Requirements for Full Tax Deferral
 
1. REINVEST ALL EXCHANGE PROCEEDS - If an Exchanger does not reinvest all exchange proceeds from the sale of the relinquished property, the balance received is considered "cash boot," and gain may be recognized on that amount.
 
2. ACQUIRE PROPERTY WITH THE SAME OR GREATER DEBT - If an Exchanger does not acquire a replacement property with an equal or greater amount of debt, he or she is relieved of a debt obligation, which is considered "mortgage boot." The IRS considers this reduction in debt a benefit to the Exchanger; therefore, it is taxable, unless it is offset by adding equivalent cash to the replacement property purchase.
 
Key Terms
 
1031 exchange Internal Revenue Code Section 1031 states that no gain or loss is recognized where property held for investment or productive use in a trade or business is exchanged solely for property of like-kind which is to be held for investment or productive use in a trade of business.
 
1031 TIC Exchange (Tenants in common 1031 Exchange) is a form of real estate asset ownership in which two or more persons have an undivided, fractional interest in the asset, where ownership shares are not required to be equal, and where ownership interests can be inherited. Each co-owner receives an individual deed at closing for his or her undivided percentage interest in the entire property. In brief, a TIC owner has the same rights and benefits as a single owner of property.

* Prompt A: Please return the passage on 1031 exchanges between "1. REINVEST ALL" and "replacement property purchase.", inclusive.
* Prompt B:
Answer these questions from the passage on 1031 exchanges:
(i) What is the balance called when an Exchanger does not reinvest all exchange proceeds?
(ii) What offsets mortgage boot so that it is not taxable?
(iii) What does each co-owner in a 1031 TIC Exchange receive at closing?
* Prompt C: Continue the passage on 1031 exchanges after its final sentence.

* Data extract:

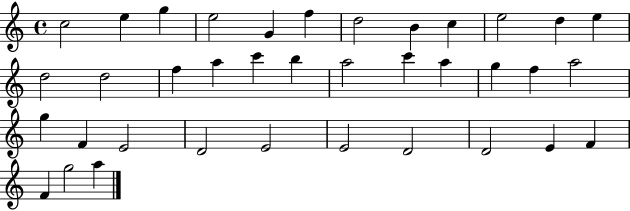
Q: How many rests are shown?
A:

* Reply A:
1. REINVEST ALL EXCHANGE PROCEEDS - If an Exchanger does not reinvest all exchange proceeds from the sale of the relinquished property, the balance received is considered "cash boot," and gain may be recognized on that amount.
 
2. ACQUIRE PROPERTY WITH THE SAME OR GREATER DEBT - If an Exchanger does not acquire a replacement property with an equal or greater amount of debt, he or she is relieved of a debt obligation, which is considered "mortgage boot." The IRS considers this reduction in debt a benefit to the Exchanger; therefore, it is taxable, unless it is offset by adding equivalent cash to the replacement property purchase.

* Reply B:
(i) "Cash boot."
(ii) Adding equivalent cash to the replacement property purchase.
(iii) An individual deed for his or her undivided percentage interest in the entire property.

* Reply C:
 
3 (Three) Property Rule The Exchanger may identify up to 3 properties, without regard to their value.
 
45 Day Identification Rules The guidelines that must be followed when making a 1031 tax deferred exchange, such as the 3 Property Rule, 200% Percent Rule, and 95% Percent Rule.
 
Absorption Rate: The net change in space available for lease between two dates, typically expressed as a percentage of the total square footage.
 
Accredited Investor (Individual): a natural person who has individual net worth, or joint net worth with the person’s spouse, that exceeds $1 million at the time of the purchase; a natural person with income exceeding $200,000 in each of the two most recent years or joint income with a spouse exceeding $300,000 for those years and a reasonable expectation of the same income level in the current year.
 
Boot Fair Market Value of non-qualified (not “like-kind”) property received in an exchange. (Examples: cash, notes, seller financing, furniture, supplies, reduction in debt obligations.) Receipt of boot will not disqualify an exchange, but the boot will be taxed to the Exchanger to the extent of the recognized gain.
capital expenditure.
 
Capitalization Rate: The rate that converts income into a value which provides a reasonable return on investment (on the basis of both the investor's alternative investment possibilities and the risk of the investment). Used to determine and value real property through the capitalization process. Also called "free and clear return."
 
Cash on Cash Return: The ratio of annual equity income to the equity investment; also called equity capitalization rate, cash flow rate, or equity dividend rate.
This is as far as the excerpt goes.